A lot of us have probably also learned how to do more with less during the pandemic, and so we’re maybe not in a huge hurry to earn more money. Taking the kids to the movies costs $75. Taking them on a hike is, well, less, and we also have all this pandemic food that’s not gonna eat itself. Our priorities have shifted.

All of which is to say, there’s not as much urgency to fill those jobs right now, and that would be true whether the unemployed were getting the $300 weekly supplemental benefits or not. Nevertheless, 21 states — all led by Republicans — are going to test that theory starting next month by pulling those benefits, which are free to the state, by the way. Why? Because states like Mississippi and Alabama and Montana and Arkansas would rather force their citizens into jobs they take out of necessity instead of allowing them some more time to find the right jobs.
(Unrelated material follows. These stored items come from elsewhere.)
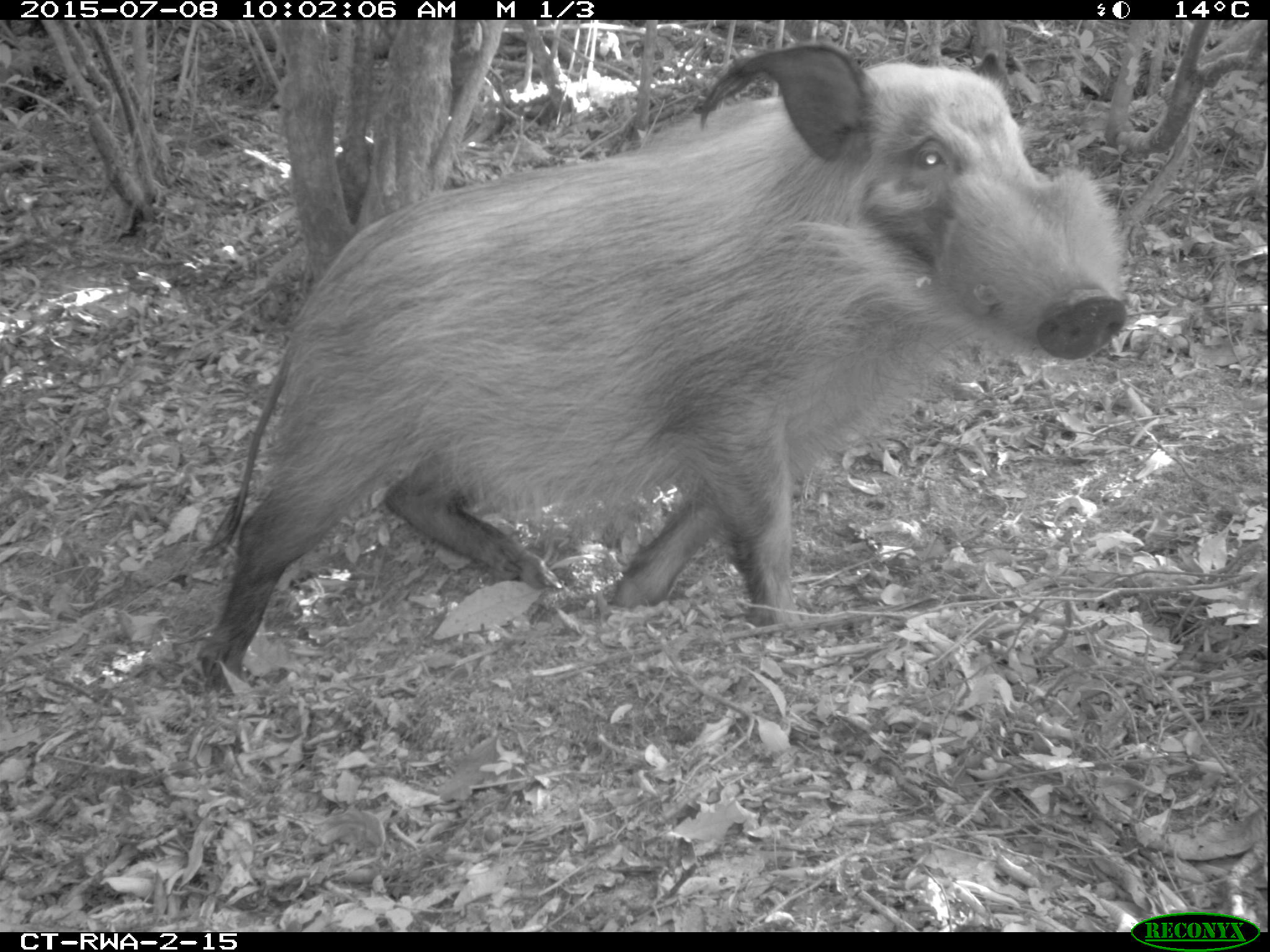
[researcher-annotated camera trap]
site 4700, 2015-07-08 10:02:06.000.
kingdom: Animalia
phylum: Chordata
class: Mammalia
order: Artiodactyla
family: Suidae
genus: Potamochoerus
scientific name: Potamochoerus larvatus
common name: bushpig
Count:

But that’s not OK for professional and political classes, because, see, they have to wait an extra 20 minutes for their Chipotle orders, and there aren’t enough open check-out aisles in the grocery store, and it takes too long for Uber Eats to deliver their dinner, and it’s just not fair because they’re accustomed to getting what they want when they want it. So those 21 states have decided that the best incentive to get folks back to work is not by raising their wages (which, by the way, are historically low at the moment) but by taking away their unemployment benefits, thereby forcing them into low-paying jobs so that McDonald’s and Target and Starbucks can continue to flourish! Because in this country, by God, if workers aren’t going to accept minimum wage to make our soy lattes voluntarily, then we’ll just have to starve them into submission!